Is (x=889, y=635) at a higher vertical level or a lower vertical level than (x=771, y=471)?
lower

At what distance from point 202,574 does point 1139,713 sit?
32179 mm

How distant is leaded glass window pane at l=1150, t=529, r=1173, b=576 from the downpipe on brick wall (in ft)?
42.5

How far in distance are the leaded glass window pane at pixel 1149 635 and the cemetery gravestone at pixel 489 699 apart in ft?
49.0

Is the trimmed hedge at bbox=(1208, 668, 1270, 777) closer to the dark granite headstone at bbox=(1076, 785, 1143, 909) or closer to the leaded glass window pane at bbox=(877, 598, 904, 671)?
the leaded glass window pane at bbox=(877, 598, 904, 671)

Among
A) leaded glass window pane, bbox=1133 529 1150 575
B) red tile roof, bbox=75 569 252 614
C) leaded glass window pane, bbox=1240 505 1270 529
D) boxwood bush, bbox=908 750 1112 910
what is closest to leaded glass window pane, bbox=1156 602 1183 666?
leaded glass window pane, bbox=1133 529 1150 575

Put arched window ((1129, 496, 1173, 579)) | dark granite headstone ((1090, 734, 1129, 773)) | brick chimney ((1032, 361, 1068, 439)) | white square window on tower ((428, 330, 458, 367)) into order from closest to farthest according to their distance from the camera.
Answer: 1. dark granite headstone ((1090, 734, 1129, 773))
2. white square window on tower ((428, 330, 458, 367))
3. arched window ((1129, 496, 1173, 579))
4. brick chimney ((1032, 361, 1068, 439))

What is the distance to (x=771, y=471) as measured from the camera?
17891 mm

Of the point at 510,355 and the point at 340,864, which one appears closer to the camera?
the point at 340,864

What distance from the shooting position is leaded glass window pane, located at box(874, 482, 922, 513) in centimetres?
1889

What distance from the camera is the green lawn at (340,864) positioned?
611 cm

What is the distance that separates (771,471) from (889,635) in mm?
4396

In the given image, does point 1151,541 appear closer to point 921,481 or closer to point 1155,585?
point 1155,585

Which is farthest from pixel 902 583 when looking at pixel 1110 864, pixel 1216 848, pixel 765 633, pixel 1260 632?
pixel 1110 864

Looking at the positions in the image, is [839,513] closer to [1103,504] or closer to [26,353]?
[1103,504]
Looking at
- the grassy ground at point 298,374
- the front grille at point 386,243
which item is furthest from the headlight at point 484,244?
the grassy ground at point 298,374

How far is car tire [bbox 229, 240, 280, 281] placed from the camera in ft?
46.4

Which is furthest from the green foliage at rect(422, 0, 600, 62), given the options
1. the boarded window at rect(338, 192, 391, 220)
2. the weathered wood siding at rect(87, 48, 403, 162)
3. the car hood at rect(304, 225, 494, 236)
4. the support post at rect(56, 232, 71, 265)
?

# # # #

## Written problem:
Arrange the data above as a JSON list of strings with one string for each line, leaving out blank lines.

## Complete answer:
[
  "Is (x=889, y=635) at a higher vertical level or a lower vertical level than (x=771, y=471)?",
  "lower",
  "At what distance from point 202,574 does point 1139,713 sit?",
  "32179 mm",
  "How distant is leaded glass window pane at l=1150, t=529, r=1173, b=576 from the downpipe on brick wall (in ft)?",
  "42.5",
  "How far in distance are the leaded glass window pane at pixel 1149 635 and the cemetery gravestone at pixel 489 699 apart in ft?",
  "49.0",
  "Is the trimmed hedge at bbox=(1208, 668, 1270, 777) closer to the dark granite headstone at bbox=(1076, 785, 1143, 909) or closer to the leaded glass window pane at bbox=(877, 598, 904, 671)?",
  "the leaded glass window pane at bbox=(877, 598, 904, 671)",
  "Among",
  "A) leaded glass window pane, bbox=1133 529 1150 575",
  "B) red tile roof, bbox=75 569 252 614",
  "C) leaded glass window pane, bbox=1240 505 1270 529",
  "D) boxwood bush, bbox=908 750 1112 910",
  "what is closest to leaded glass window pane, bbox=1156 602 1183 666?",
  "leaded glass window pane, bbox=1133 529 1150 575",
  "Put arched window ((1129, 496, 1173, 579)) | dark granite headstone ((1090, 734, 1129, 773)) | brick chimney ((1032, 361, 1068, 439)) | white square window on tower ((428, 330, 458, 367)) into order from closest to farthest according to their distance from the camera.",
  "Answer: 1. dark granite headstone ((1090, 734, 1129, 773))",
  "2. white square window on tower ((428, 330, 458, 367))",
  "3. arched window ((1129, 496, 1173, 579))",
  "4. brick chimney ((1032, 361, 1068, 439))",
  "What is the distance to (x=771, y=471) as measured from the camera?",
  "17891 mm",
  "Of the point at 510,355 and the point at 340,864, which one appears closer to the camera?",
  "the point at 340,864",
  "What distance from the shooting position is leaded glass window pane, located at box(874, 482, 922, 513) in centimetres?",
  "1889",
  "What distance from the camera is the green lawn at (340,864) positioned?",
  "611 cm",
  "What is the distance that separates (771,471) from (889,635) in mm?",
  "4396",
  "In the given image, does point 1151,541 appear closer to point 921,481 or closer to point 1155,585?",
  "point 1155,585",
  "Which is farthest from pixel 902 583 when looking at pixel 1110 864, pixel 1216 848, pixel 765 633, pixel 1260 632?",
  "pixel 1110 864",
  "Looking at the positions in the image, is [839,513] closer to [1103,504] or closer to [26,353]?",
  "[1103,504]",
  "Looking at",
  "- the grassy ground at point 298,374",
  "- the front grille at point 386,243",
  "which item is furthest from the headlight at point 484,244?",
  "the grassy ground at point 298,374",
  "How far is car tire [bbox 229, 240, 280, 281] placed from the camera in ft?",
  "46.4",
  "Which is furthest from the green foliage at rect(422, 0, 600, 62), given the options",
  "1. the boarded window at rect(338, 192, 391, 220)",
  "2. the weathered wood siding at rect(87, 48, 403, 162)",
  "3. the car hood at rect(304, 225, 494, 236)",
  "4. the support post at rect(56, 232, 71, 265)",
  "?"
]